■ **Task to carry out**
Lay out every line of the records below as a single numbered list, skipping the blank lines.

■ **Source data**
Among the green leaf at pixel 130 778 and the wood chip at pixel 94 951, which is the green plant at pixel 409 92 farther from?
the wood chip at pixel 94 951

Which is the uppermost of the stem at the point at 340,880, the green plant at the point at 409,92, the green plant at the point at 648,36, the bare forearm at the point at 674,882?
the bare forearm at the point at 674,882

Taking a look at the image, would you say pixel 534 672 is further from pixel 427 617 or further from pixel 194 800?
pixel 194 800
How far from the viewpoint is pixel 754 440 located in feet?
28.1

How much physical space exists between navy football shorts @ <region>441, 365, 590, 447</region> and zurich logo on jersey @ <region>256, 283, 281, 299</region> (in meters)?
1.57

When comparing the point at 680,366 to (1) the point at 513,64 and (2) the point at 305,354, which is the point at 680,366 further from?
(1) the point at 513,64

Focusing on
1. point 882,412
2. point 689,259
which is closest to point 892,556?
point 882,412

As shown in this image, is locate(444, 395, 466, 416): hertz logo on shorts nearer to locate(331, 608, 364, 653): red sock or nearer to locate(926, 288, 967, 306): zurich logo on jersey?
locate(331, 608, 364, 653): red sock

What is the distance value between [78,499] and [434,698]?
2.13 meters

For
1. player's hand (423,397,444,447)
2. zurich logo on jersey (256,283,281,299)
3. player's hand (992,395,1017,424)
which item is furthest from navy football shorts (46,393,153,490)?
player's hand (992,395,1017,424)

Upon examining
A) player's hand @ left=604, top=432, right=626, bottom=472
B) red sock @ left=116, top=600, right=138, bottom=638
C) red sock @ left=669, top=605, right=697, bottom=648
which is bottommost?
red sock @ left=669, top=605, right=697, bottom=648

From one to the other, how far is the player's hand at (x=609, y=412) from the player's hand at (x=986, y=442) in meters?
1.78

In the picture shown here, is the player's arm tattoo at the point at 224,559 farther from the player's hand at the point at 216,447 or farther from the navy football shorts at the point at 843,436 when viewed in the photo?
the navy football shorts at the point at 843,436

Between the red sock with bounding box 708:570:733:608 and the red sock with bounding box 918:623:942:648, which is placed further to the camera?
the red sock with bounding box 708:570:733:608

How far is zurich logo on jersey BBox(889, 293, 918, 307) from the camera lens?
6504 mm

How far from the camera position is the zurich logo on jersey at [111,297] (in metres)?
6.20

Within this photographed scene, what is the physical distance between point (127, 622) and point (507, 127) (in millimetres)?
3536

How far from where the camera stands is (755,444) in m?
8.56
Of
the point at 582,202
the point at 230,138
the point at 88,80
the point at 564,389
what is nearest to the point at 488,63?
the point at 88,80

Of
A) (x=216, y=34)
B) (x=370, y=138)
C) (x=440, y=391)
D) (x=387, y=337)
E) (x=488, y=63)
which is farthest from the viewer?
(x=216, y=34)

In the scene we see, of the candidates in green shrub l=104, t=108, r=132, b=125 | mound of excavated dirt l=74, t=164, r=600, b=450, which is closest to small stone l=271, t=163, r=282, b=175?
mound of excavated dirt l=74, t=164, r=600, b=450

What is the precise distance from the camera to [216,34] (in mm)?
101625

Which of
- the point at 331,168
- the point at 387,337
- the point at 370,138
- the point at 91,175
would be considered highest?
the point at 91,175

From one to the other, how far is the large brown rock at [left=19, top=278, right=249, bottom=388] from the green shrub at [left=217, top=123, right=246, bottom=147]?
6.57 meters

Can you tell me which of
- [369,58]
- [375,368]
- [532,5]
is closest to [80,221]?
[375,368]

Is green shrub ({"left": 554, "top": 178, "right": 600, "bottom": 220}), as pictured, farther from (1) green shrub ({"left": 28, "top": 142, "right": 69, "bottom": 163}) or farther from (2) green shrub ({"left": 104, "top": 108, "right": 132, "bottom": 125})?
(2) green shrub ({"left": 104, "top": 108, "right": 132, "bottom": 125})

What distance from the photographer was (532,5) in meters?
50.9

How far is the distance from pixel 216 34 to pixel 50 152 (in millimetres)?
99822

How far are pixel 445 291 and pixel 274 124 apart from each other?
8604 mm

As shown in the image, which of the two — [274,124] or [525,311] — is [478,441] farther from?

■ **Response for this exercise**
1. Among the green leaf at pixel 130 778 and the wood chip at pixel 94 951, which is the green plant at pixel 409 92 farther from?
2. the wood chip at pixel 94 951
3. Which is the uppermost of the stem at the point at 340,880, the green plant at the point at 409,92, the green plant at the point at 648,36, the bare forearm at the point at 674,882?
4. the bare forearm at the point at 674,882
5. Taking a look at the image, would you say pixel 534 672 is further from pixel 427 617 or further from pixel 194 800?
6. pixel 194 800
7. How far from the viewpoint is pixel 754 440 located in feet?
8. 28.1
9. How much physical space exists between navy football shorts @ <region>441, 365, 590, 447</region> and zurich logo on jersey @ <region>256, 283, 281, 299</region> (in meters)?
10. 1.57
11. When comparing the point at 680,366 to (1) the point at 513,64 and (2) the point at 305,354, which is the point at 680,366 further from?
12. (1) the point at 513,64
13. Focusing on
14. 1. point 882,412
15. 2. point 689,259
16. which is closest to point 892,556?
17. point 882,412
18. As shown in this image, is locate(444, 395, 466, 416): hertz logo on shorts nearer to locate(331, 608, 364, 653): red sock or nearer to locate(926, 288, 967, 306): zurich logo on jersey?
19. locate(331, 608, 364, 653): red sock
20. What is the distance value between [78,499] and [434,698]?
21. 2.13 meters
22. For
23. 1. player's hand (423,397,444,447)
24. 2. zurich logo on jersey (256,283,281,299)
25. 3. player's hand (992,395,1017,424)
26. which item is furthest from navy football shorts (46,393,153,490)?
27. player's hand (992,395,1017,424)
28. Upon examining
29. A) player's hand @ left=604, top=432, right=626, bottom=472
30. B) red sock @ left=116, top=600, right=138, bottom=638
31. C) red sock @ left=669, top=605, right=697, bottom=648
32. which is bottommost?
33. red sock @ left=669, top=605, right=697, bottom=648
34. From one to the other, how far is the player's hand at (x=609, y=412) from the player's hand at (x=986, y=442) in meters?
35. 1.78
36. In the picture shown here, is the player's arm tattoo at the point at 224,559 farther from the player's hand at the point at 216,447 or farther from the navy football shorts at the point at 843,436 when viewed in the photo?
37. the navy football shorts at the point at 843,436
38. Between the red sock with bounding box 708:570:733:608 and the red sock with bounding box 918:623:942:648, which is placed further to the camera?
39. the red sock with bounding box 708:570:733:608
40. How far is zurich logo on jersey BBox(889, 293, 918, 307) from the camera lens?
41. 6504 mm
42. How far from the camera position is the zurich logo on jersey at [111,297] (in metres)?
43. 6.20
44. Within this photographed scene, what is the physical distance between point (127, 622) and point (507, 127) (in millimetres)?
45. 3536
46. How far from where the camera stands is (755,444) in m?
47. 8.56
48. Of
49. the point at 582,202
50. the point at 230,138
51. the point at 88,80
52. the point at 564,389
53. what is nearest to the point at 488,63?
54. the point at 88,80
55. Of
56. A) (x=216, y=34)
57. B) (x=370, y=138)
58. C) (x=440, y=391)
59. D) (x=387, y=337)
60. E) (x=488, y=63)
61. which is farthest from the viewer?
62. (x=216, y=34)
63. In the scene we see, of the candidates in green shrub l=104, t=108, r=132, b=125 | mound of excavated dirt l=74, t=164, r=600, b=450, which is closest to small stone l=271, t=163, r=282, b=175?
64. mound of excavated dirt l=74, t=164, r=600, b=450
65. What is the precise distance from the camera to [216,34] (in mm)?
66. 101625
67. Which of
68. - the point at 331,168
69. - the point at 387,337
70. - the point at 370,138
71. - the point at 91,175
72. would be considered highest?
73. the point at 91,175
74. From one to the other, how far is the large brown rock at [left=19, top=278, right=249, bottom=388] from the green shrub at [left=217, top=123, right=246, bottom=147]?
75. 6.57 meters
76. Can you tell me which of
77. - [369,58]
78. - [375,368]
79. - [532,5]
80. is closest to [80,221]?
81. [375,368]
82. Is green shrub ({"left": 554, "top": 178, "right": 600, "bottom": 220}), as pictured, farther from (1) green shrub ({"left": 28, "top": 142, "right": 69, "bottom": 163}) or farther from (2) green shrub ({"left": 104, "top": 108, "right": 132, "bottom": 125})?
83. (2) green shrub ({"left": 104, "top": 108, "right": 132, "bottom": 125})
84. What distance from the photographer was (532,5) in meters?
85. 50.9
86. How far is the distance from pixel 216 34 to pixel 50 152 (in millimetres)?
87. 99822
88. How far are pixel 445 291 and pixel 274 124 apart from each other?
89. 8604 mm
90. As shown in the image, which of the two — [274,124] or [525,311] — is [478,441] farther from?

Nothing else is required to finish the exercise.